We know that in the following code
class Foo1 {
private:
int i;
bool b;
public:
Foo1() : i(7), b(false) {}
};
"i" is going to be init before "b". If I try to init "b" before "i", I'll get a warning.
what about this case:
class Foo2 {
private:
int i;
private:
bool b;
public:
// what happens if b is first because compiler reordered?
Foo2() : b(false), i(7) {}
};
?
We know that the compiler is free to order "i" and "b" since they are in separate access specifiers.
So what is the order of initialization in this case?
anything guaranteed like in the previous simple case?
The order of initialization is guaranteed; i is always initialized before b. Non-static data members are initialized in the order of their declaration in the class definition, regardless of their access specifiers.
[class.base.init]/13.3
Then, non-static data members are initialized in the order they were declared in the class definition (again regardless of the order of the mem-initializers).
Related
I'd like to know if there is a difference between this code:
class Foo{
private:
int a = 0;
public:
Foo(){}
}
And:
class Foo{
private:
int a;
public:
Foo(): a(0) {}
}
And, if so, which should be preferred?
I know it's preferable to use an initialiser list than assigning in the constructor body, but what about initialiser list vs directly initialising in field declaration (for primitive types, at least, as is the case here)?
Also, what of the case below:
class Foo{
private:
int a = 0;
public:
Foo(){}
Foo(int i): a(i) {}
}
When the non-default constructor is called: is "a" initialised twice, first to 0 then to "i", or directly to "i"?
From cppreference - Non-static data members
Member initialization
1) In the member initializer list of the constructor.
2) Through a default member initializer, which is simply a brace or equals initializer included in the member declaration, which is used if the member is omitted in the member initializer list.
If a member has a default member initializer and also appears in the member initialization list in a constructor, the default member initializer is ignored.
To conclude, both initializers are equivalent and do what they are supposed to do.
I would prefer the default member initializer, if I'd use the default constructor anyway, or if all or most constructors would initialize the member to the same value.
class Foo {
private:
int a = 0;
};
If all constructors initialize the member to some different value however, using the default member initializer makes less sense, and then an explicit initialization in the respective constructors would be more clear
class Foo {
private:
int a;
public:
Foo() : a(3) {}
Foo(int i) : a(i) {}
};
The first set of examples are identical to each other.

• [Records supplied]
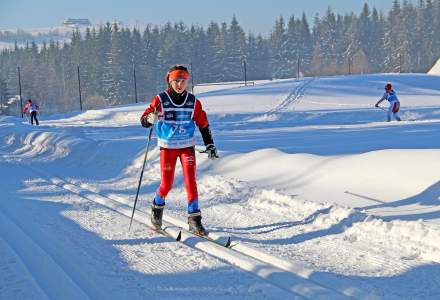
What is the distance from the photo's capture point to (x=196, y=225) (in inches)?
254

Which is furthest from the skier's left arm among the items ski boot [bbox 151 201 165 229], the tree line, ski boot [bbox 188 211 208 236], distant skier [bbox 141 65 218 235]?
the tree line

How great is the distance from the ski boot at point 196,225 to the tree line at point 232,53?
298ft

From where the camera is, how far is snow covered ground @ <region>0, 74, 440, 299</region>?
4.63 m

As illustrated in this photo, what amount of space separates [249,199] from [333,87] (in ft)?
105

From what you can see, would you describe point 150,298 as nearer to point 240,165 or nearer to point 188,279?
point 188,279

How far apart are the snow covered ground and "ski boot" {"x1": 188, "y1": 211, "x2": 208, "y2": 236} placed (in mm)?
288

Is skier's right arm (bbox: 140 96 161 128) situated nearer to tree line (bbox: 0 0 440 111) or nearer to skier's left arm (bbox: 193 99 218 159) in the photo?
skier's left arm (bbox: 193 99 218 159)

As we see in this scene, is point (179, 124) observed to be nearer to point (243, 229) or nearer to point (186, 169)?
point (186, 169)

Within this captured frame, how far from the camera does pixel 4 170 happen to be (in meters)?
12.8

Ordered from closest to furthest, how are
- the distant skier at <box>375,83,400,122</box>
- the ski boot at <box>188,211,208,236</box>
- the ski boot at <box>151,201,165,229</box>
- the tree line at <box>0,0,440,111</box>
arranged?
1. the ski boot at <box>188,211,208,236</box>
2. the ski boot at <box>151,201,165,229</box>
3. the distant skier at <box>375,83,400,122</box>
4. the tree line at <box>0,0,440,111</box>

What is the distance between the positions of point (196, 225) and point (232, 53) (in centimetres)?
10140

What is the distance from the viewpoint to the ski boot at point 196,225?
640cm

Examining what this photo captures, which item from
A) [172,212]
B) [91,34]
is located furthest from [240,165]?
[91,34]

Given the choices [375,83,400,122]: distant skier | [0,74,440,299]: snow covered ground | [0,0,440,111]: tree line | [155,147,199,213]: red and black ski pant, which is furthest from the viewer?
[0,0,440,111]: tree line
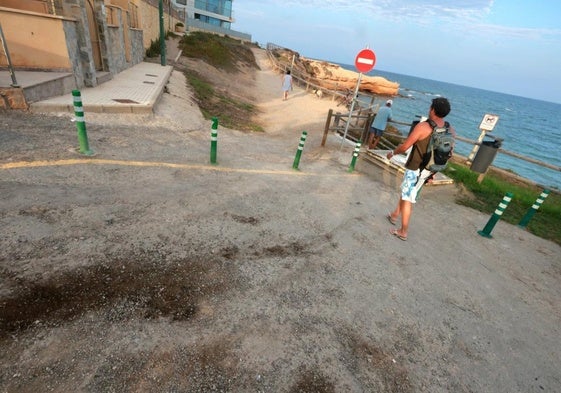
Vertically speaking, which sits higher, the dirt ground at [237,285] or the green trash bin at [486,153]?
the green trash bin at [486,153]

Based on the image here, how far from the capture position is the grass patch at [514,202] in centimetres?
750

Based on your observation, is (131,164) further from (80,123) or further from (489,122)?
(489,122)

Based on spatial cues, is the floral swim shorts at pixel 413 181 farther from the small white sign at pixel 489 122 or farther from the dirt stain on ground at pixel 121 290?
the small white sign at pixel 489 122

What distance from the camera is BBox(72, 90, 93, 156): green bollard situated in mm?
5469

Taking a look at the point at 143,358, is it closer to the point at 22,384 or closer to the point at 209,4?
the point at 22,384

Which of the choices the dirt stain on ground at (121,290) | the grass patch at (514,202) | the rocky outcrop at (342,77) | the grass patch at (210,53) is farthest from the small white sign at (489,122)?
Result: the rocky outcrop at (342,77)

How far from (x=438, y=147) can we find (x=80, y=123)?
6617 millimetres

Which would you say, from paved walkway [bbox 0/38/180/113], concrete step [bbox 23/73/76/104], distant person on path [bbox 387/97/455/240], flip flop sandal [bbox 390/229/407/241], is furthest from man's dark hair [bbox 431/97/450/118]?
concrete step [bbox 23/73/76/104]

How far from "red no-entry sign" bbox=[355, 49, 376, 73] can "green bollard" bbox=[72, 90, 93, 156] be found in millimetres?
7254

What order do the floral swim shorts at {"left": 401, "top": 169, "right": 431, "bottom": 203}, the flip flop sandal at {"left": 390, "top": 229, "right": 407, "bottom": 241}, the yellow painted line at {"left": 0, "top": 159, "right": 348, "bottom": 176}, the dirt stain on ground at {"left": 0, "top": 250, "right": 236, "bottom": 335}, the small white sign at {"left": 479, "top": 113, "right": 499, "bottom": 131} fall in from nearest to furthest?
the dirt stain on ground at {"left": 0, "top": 250, "right": 236, "bottom": 335} → the floral swim shorts at {"left": 401, "top": 169, "right": 431, "bottom": 203} → the yellow painted line at {"left": 0, "top": 159, "right": 348, "bottom": 176} → the flip flop sandal at {"left": 390, "top": 229, "right": 407, "bottom": 241} → the small white sign at {"left": 479, "top": 113, "right": 499, "bottom": 131}

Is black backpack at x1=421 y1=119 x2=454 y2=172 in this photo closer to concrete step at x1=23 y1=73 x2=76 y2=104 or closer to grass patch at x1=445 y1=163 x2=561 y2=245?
grass patch at x1=445 y1=163 x2=561 y2=245

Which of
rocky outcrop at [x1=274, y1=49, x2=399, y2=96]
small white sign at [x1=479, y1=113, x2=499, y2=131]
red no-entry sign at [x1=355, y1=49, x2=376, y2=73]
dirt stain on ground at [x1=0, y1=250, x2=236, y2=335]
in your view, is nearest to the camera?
dirt stain on ground at [x1=0, y1=250, x2=236, y2=335]

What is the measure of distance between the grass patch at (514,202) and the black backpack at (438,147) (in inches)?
171

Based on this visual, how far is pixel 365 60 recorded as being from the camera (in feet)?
28.7
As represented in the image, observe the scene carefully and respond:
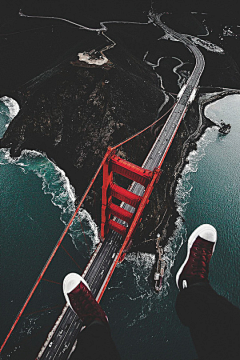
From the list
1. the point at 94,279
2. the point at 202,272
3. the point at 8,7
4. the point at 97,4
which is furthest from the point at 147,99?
the point at 8,7

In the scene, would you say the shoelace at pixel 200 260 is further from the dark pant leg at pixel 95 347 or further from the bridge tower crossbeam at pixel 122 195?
the bridge tower crossbeam at pixel 122 195

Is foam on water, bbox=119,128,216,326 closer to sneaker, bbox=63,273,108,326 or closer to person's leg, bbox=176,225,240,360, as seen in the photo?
sneaker, bbox=63,273,108,326

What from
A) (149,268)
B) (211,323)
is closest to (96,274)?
(149,268)

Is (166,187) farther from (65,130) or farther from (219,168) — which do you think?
(65,130)

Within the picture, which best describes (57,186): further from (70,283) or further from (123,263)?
(70,283)

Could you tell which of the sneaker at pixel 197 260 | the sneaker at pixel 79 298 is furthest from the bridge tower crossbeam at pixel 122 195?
the sneaker at pixel 79 298

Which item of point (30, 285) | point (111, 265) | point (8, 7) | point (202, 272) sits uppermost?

• [Requests]
A. Answer these about the C++ initialization thread above:
(i) According to the first answer, in what order are non-static data members initialized, whatever their access specifiers?
(ii) Per the quoted cppreference passage, what happens to a default member initializer when that member also appears in a constructor's member initializer list?
(iii) In which cases does the answerer say they would prefer the default member initializer?
B. Please carry on the C++ initialization thread above from its final sentence.

• [Responses to the tasks]
A.
(i) In the order of their declaration in the class definition.
(ii) The default member initializer is ignored.
(iii) If the default constructor would be used anyway, or if all or most constructors would initialize the member to the same value.

B.
For the last example, the C++ standard specifies as follows:
12.6.2 Initializing bases and members
[ ... ]
If a given non-static data member has both a
brace-or-equal-initializer and a mem-initializer, the initialization
specified by the mem-initializer is performed, and the non-static data
member’s brace-or-equal-initializer is ignored. [ Example: Given
struct A {
int i = /∗ some integer expression with side effects ∗/ ;
A(int arg) : i(arg) { }
// ...
};
the A(int) constructor will simply initialize i to the value of arg,
and the side effects in i’s brace-or-equal-initializer will not take
place. — end example ]
The two are identical.
One rule of software engineering is DRY -- don't repeat yourself. DRY states that if you can avoid repeating the same token twice, or having two identical lists, you should.
This is for a few reasons. Maintaining two identical lists is surprisingly error prone; one gets modified, or has a typo, and the other does not. It makes code longer, which can make it harder to read. And avoiding copy-paste coding encourages using some very powerful and expressive techniques that can make what you are doing clearer than doing it manually 17 times.
struct foo {
int a;
foo():a(7) {}
};
here we have repeated ourselves -- the list of member variables, in particular, is listed twice. Once in the definition of foo, and again in the initializer list of foo::foo. If it is missing somewhere, you get uninitialized data.
struct foo {
int a = 7;
foo() {}
};
Here we do not repeat ourselves.
struct foo {
int a = 7;
foo() {}
foo(int i):a(i) {}
};
Here there is some repetition, but the repetition is unavoidable. It is, however, minimized.
There is some cost here, because someone might interpret a=7 to mean "it always starts at 7", and not "the default is 7".
struct foo {
int a = 7;
foo():a(3) {}
foo(int i):a(i) {}
};
And the above is a horrible anti-pattern.
I am sure this question has been asked before. But I cannot seem to find the exact answer that I am looking for. Basically I am trying to create an object of the class as a member of the other class and pass one of the members by reference to the owned object through the constructor. Sometimes this seems to work, other times I get a random value.
I think that I am not understanding some rudimentary rule of initialization order
Here is the code example:
class Foo
{
public:
Foo();
private:
int b;
Bar c;
};
class Bar
{
public:
Bar(int& parm);
private:
int& b_ref;
};
Foo::Foo(): b(0), c(b)
{}
Bar::Bar(int& parm): b_ref(parm)
{}
What I want is for c to own a reference to b and be able see the value as it changes.
Should I not use the initialization list in this case?
The rule is that objects are initialised in the order of their declaration in the class. In this case, it means that b is initialised before c, so this code should always work correctly.
If you swapped the order of the b and c members, then the int referenced by param would not yet be initialised in the constructor of Bar.
class a
{
public:
a() : b(5), a1(10) //will firstly initialize a1 then b, so order here doesn't matter
int a1;
private:
int b;
}
The question is how to change the order (to have b initialized before a1)? I must have public members above private so that solution isn't okay for me. Of course here I use ints, the problem is more complex but it's just an example which shows what is my problem.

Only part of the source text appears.